Wie schon öfter in ähnlichen Fällen erklärten israelische Sprecher zunächst, die Schüsse seien von Palästinensern abgegeben worden, dann hiess es, es sei auch möglich, dass sie von einem Soldaten gekommen seien. Weil die Tote sowohl Palästinenserin als auch US-Amerikanerin war, schaltete Washington sich ein und kündigte eine eigene Untersuchung des Falls an. Wenn Netanjahu bis dahin seine Koalition zusammen hat, dann dürfte er deswegen gleich mit einer Belastung der USA-Beziehungen konfrontiert sein.
Dasselbe freilich wäre auch geschehen, wenn die bisherige Regierung im Amt geblieben wäre: Ihr Verteidigungsminister Gantz liess verärgert wissen, man habe den Vorfall bereits gründlich untersucht und brauche keine weitere Untersuchung aus den USA.

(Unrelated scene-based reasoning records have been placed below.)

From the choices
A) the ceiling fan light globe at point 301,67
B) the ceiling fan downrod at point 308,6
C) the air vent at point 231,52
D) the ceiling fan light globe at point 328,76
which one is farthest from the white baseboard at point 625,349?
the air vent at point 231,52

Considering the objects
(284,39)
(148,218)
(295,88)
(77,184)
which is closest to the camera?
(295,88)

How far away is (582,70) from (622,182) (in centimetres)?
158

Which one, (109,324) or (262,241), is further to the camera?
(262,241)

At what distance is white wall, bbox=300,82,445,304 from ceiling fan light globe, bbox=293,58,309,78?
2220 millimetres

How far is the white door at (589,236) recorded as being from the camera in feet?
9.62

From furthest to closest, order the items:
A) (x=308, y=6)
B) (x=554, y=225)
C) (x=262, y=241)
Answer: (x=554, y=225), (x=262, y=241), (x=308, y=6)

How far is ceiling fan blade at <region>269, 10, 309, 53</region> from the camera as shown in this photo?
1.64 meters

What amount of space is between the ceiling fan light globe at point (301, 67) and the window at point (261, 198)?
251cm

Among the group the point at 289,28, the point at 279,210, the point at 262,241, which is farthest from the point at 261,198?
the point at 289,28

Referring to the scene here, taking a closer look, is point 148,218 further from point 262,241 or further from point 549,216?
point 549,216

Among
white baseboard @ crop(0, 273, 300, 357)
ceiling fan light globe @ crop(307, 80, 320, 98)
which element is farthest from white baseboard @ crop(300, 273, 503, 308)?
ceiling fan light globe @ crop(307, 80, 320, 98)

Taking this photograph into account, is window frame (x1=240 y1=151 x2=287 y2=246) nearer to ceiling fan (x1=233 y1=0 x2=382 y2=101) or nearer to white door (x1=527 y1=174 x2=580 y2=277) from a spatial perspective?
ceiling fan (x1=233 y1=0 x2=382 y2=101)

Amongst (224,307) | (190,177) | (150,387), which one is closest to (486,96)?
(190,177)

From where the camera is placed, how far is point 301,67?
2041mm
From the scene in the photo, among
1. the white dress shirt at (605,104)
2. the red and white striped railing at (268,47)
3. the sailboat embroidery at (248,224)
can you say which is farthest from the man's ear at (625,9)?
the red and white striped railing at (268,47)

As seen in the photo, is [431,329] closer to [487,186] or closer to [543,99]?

Noch krasser – weil grundsätzlicher – war freilich die Reaktion des bisherigen Übergangspremiers Jair Lapid auf Berichte, dass Washington einverstanden sei, dass der Internationale Gerichtshof sich mit der israelischen Besatzung beschäftige: Solches sei riskant, meinte Lapid, weil es die Haltung der Palästinenser nur weiter radikalisiere. Vor der UN-Vollversammlung hatte Lapid zur allgemeinen Verwunderung noch erklärt, er trete für die «Zweistaaten-Lösung» für Israel und Palästina ein.